Binnen weniger Tage sichert sich Timo Glock ein neues Renncockpit. Statt Formel 1 heißt es nun aber DTM. Champion BMW gelang damit ein weiterer Coup. Bei Mercedes könnte es aber auch zu einer spektakulären Verpflichtung kommen.

© dpa Vergrößern Von der Formel 1 in die DTM: Timo Glock

Nach seinem Blitzwechsel zu BMW will Timo Glock im Kampf um DTM-Erfolge auch nicht allzuviel Zeit verlieren.
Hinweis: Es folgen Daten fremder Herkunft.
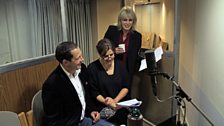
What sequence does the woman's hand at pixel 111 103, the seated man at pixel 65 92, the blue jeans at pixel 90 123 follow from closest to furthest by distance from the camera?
1. the seated man at pixel 65 92
2. the blue jeans at pixel 90 123
3. the woman's hand at pixel 111 103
Er freue sich darauf, mit alten Weggefährten wieder um Siege zu kämpfen. „Das ist der Anspruch, mit dem ich die Herausforderung DTM angehe“, sagte Glock am Freitag. Nur vier Tage nach der vorzeitigen Trennung von Marussia war das neue Engagement des 30 Jahre alten Wersauers besiegelt.
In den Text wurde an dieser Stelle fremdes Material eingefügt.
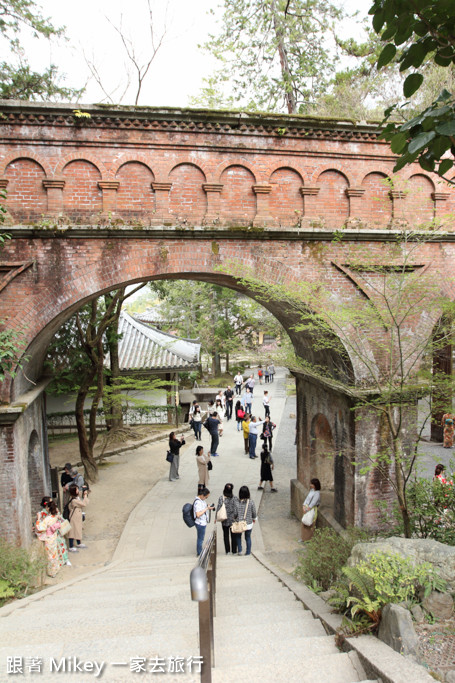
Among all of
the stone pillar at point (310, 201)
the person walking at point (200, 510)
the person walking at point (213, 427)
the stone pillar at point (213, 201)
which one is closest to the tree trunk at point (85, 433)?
the person walking at point (213, 427)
„Wir freuen uns sehr, Timo Glock wieder bei BMW Motorsport zu haben“, meinte Motorsportdirektor Jens Marquardt. 2007 hatte Glock neben Sebastian Vettel als Testfahrer in der Formel 1 für BMW gearbeitet. Sieben Jahre zuvor war er vom Kartsport in die Formel BMW ADAC Junior gewechselt - und hatte die Serie prompt gewonnen. Nun trägt er wieder den Rennoverall des bayrischen Autobauers, der im vergangenen Jahr durch Bruno Spengler gleich im ersten Comeback-Jahr den arrivierten Rivalen Audi und Mercedes den Rang ablief und den Titel einfuhr.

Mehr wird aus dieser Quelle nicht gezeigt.